ROMA – Non abbassare mai la guardia, anche se i numeri dicono che gli infortuni sono in calo, e continuare a investire sulla prevenzione con un occhio sempre vigile al sistema degli appalti e dei subappalti, “il vero punto debole della catena di produzione”. A ribadirlo a mezzo stampa sono stati in questi giorni i vertici dell’INAIL, chiamati a commentare l’ennesima tragedia sul lavoro che si è consumata sabato a Capua. Tre operai (Antonio Di Matteo, 63 anni, Vincenzo Musso, 43 e Giuseppe Cecere, 52) sono morti mentre stavano provvedendo allo smontaggio di un ponteggio che era stato allestito all’interno di uno dei silos di fermentazione, nell’azienda Dsm, multinazionale olandese che fornisce prodotti alle industrie farmaceutiche. “Ogni morto sul lavoro rappresenta una tragedia in primo luogo per la famiglia della vittima”, ha ribadito il presidente dell’Istituto Marco Fabio Sartori intervistato dal quotidiano Avvenire, sottolineando come gli investimenti dell’INAIL in questo ultimo periodo siano stati tutti orientati al raggiungimento dell’obiettivo “infortuni zero”. “Abbiamo aumentato notevolmente il fondo di  prevenzione. Inoltre, abbiamo investito 15 milioni di euro nella formazione dei lavoratori”. In questo quadro si inserisce anche il potenziamento del sistema di vigilanza. “Dobbiamo lavorare molto con le associazioni di categoria e con il sindacato  per un sistema di regole condivise- ha aggiunto Sartori ai microfoni del Tg2-. E potenziare i controlli con 106 nuovi ispettori nei prossimi due anni. In questo modo siamo convinti di poter fare ancora meglio di quanto abbiamo già fatto”.
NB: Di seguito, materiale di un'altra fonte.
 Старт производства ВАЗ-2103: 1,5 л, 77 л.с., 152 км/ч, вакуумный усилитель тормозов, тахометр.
L’anello debole della catena resta, però, secondo il presidente dell’Istituto, il delicato sistema degli appalti e subappalti. “Troppo spesso, gli addetti a queste lavorazioni entrano in aziende che non conoscono- ha detto- sprovvisti persino dei principali dispositivi personali di protezione”. Un’affermazione condivisa anche dal presidente del Civ INAIL Franco Lotito, che è intervenuto sull’argomento dalle pagine del Corriere della sera. “Il problema vero si chiama clausola al massimo ribasso- ha detto- purtroppo per avere gli appalti le ditte si offrono a prezzi stracciati, ma così facendo sono costrette a tagliare i costi. E quali? Quelli per la sicurezza innanzitutto”. E’ necessario quindi per il presidente del Civ “fissare una responsabilità comune, in caso di incidenti, per l’azienda che dà l’appalto e per quella che lo riceve” e affidarsi alle nuove tecnologie, magari prevedendo un “chip incorporato nel casco o nel respiratore per segnalare all’istante il mancato utilizzo”.
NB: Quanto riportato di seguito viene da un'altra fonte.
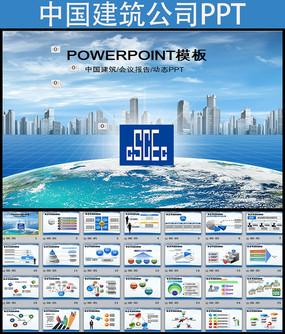 中國建筑PPT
E il ministro del Lavoro, Maurizio Sacconi, ha annunciato che convocherà a breve una riunione dedicata agli infortuni sul lavoro nel settore degli appalti. Un vero e proprio tavolo tecnico che si è reso necessario “perché – ha spiegato – abbiamo introdotto norme specifiche che rafforzano la responsabilità dell’appaltante, soprattutto in termini di informazioni che devono essere garantite all’appaltatore e ai suoi lavoratori”. L’obiettivo è, secondo Sacconi, fare in modo che “non succeda più quel che purtroppo sta succedendo troppo spesso nei rapporti di appalto e subappalto Occorre anche un intervento specifico – ha concluso – attraverso attività di vigilanza”. Intanto a Capua vanno avanti le indagini per chiarire le responsabilità della tragedia. Per ora, dieci persone sono state iscritte nel registro degli indagati. Le accuse sono omicidio colposo plurimo, omissione di soccorso e numerose violazioni della normativa antinfortunistica. Davanti ai cancelli dello stabilimento della multinazionale, il responsabile della sicurezza della Dsm, Luca Rosetto, ha però assicurato: ”Siamo i primi che vogliamo fare chiarezza e vogliamo capire cosa è successo. Al momento non lo sappiamo”. Ma secondo la ricostruzione della Procura gli operai stavano effettuando un’operazione di smontaggio di ponteggi dove ”improvvidamente c’era un grosso quantitativo di azoto oltre che di elio”. ”L’ingresso doveva essere evitato”, sostengono i pm, “e invece i tre erano stati autorizzati”.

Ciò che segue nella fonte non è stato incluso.